No one likes a good ole constructive and analytical argument more than Kristin Turton.
And from a very young age she had three professions in mind – priest, politician and lawyer – that she believed would ensure she got to speak to her heart’s content.
“I really was choosing any profession or mode of employment which would allow me to argue,” she says.
And where better to exercise that than the courtroom?
“I always liked talking, arguing and persuading people. I liked giving speeches, and law just spoke to me as something that I could do. I suppose it is fortunate that even though I started out imagining that it would suit me, that it has actually suited me.”
Turton is among a handful of female attorneys who practise criminal law in Barbados. She wasn’t initially bowled over by that field of law, but an experience at university convinced her she should go that route.
“I wasn’t as interested in it. In fact, I had the same fears that most women had but . . . I had the opportunity to witness a criminal trial and
. . . it showed me that every person who is charged with an offence is not someone to be afraid of; that really and truly it might be someone that you just need to help, and that is what started to
open my mind to doing criminal law. That, in addition to the excitement of the process of a criminal trial, all of those things started to move me.”

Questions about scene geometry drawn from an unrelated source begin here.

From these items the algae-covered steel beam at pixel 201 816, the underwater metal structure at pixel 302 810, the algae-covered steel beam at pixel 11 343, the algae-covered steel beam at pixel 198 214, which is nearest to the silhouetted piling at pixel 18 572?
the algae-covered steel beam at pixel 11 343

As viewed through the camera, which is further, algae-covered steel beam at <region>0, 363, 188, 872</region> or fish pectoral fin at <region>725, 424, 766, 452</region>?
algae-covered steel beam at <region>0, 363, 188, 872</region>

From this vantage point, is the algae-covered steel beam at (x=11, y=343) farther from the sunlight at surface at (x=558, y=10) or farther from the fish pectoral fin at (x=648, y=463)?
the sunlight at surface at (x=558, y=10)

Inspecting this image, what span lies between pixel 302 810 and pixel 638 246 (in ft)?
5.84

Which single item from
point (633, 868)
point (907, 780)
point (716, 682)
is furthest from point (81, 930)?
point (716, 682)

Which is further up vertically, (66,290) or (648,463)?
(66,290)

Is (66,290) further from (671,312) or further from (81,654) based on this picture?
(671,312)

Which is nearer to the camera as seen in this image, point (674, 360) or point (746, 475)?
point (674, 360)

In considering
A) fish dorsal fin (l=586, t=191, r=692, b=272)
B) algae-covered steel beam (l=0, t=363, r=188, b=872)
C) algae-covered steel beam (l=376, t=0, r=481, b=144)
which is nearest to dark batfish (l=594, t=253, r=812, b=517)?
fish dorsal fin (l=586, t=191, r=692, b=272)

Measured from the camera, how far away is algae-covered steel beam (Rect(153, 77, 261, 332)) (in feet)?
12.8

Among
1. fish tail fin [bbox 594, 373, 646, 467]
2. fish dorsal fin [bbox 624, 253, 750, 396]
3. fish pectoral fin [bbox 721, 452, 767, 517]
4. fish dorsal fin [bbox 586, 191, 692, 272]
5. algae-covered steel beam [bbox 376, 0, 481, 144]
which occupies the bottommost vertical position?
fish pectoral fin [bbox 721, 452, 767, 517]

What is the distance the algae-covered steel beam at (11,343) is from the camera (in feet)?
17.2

And for the past eight years, Turton has been doing what she does best with Pilgrim and Associates where she was given a chance to practise since being admitted to the Bar in November 2009.
“I was given an opportunity to observe him [Andrew Pilgrim]
. . . and other attorneys at Pilgrim and Associates . . . like Angella Mitchell-Gittens . . . who do criminal law, and it created that passion and it has not left me since I started to practise and I still have the passion.
“I have grown to love it beyond just the arguments. I have grown to love the thoughts that have to go into it, the level of analysis, the understanding of people and circumstances, and knowing that ultimately you play a very important role in ensuring that the country operates as it should and that people receive what they ought to and are treated the way that they should be.”
And she is urging fellow female lawyers and those aspiring to become attorneys not to shy away from criminal law.
“I think that a lot of women are afraid that they will find themselves in compromising positions or that they might be with people who might be a danger to them. And then there are also those women who, as much as they have dreamt about becoming lawyers, may not necessary be sufficiently confident to go to court, and criminal law requires a lot of that . . . .“Don’t be afraid of criminal law. Criminal law is one of the noble aspects of law because when you represent accused persons, you are fighting for a system that is supposed to operate effectively to ensure that persons who are guilty are appropriately punished and rehabilitated and persons who are innocent can feel secure that they would not be found guilty without there being sufficient evidence against them.”
As the country joins the rest of the world in celebrating International Women’s Day,
Turton, who also practises estate, personal and civil litigation, says women have made their mark on the profession which at one point was dominated by men.
“You would find that there is an expansion of women in the profession and you see more women now than you do men [but] I would like there to be a balance. I would like it to be a situation where there is not a substantial majority of women or a substantial majority of men, because we have different perspectives and both sexes can be just as effective because we approach things in different ways often times.”
And the young lawyer is also urging others to press for progress, “regardless of what assumptions people make about what is an appropriate role for your gender”.
“You need to strive to be whatever it is that you want to be and take active steps towards it. Personally, I don’t think we need to have women who strive for progress as women; I think women need to strive for progress as people, as individuals. Nobody should be judged, no assumptions should be made based on someone’s gender, and that is the kind of society that we need to come together to work on. Men and woman need to work together to make each other better and not focus so much on what might be traditional gender roles, or how one gender is advancing over another because in reality what we need is a society that advances not creates a conflict between sexes.”
Turton also has this advice for younger persons: “Never let your circumstance define your outcome; always strive to be the best that you can be in whatever it is that you are doing.”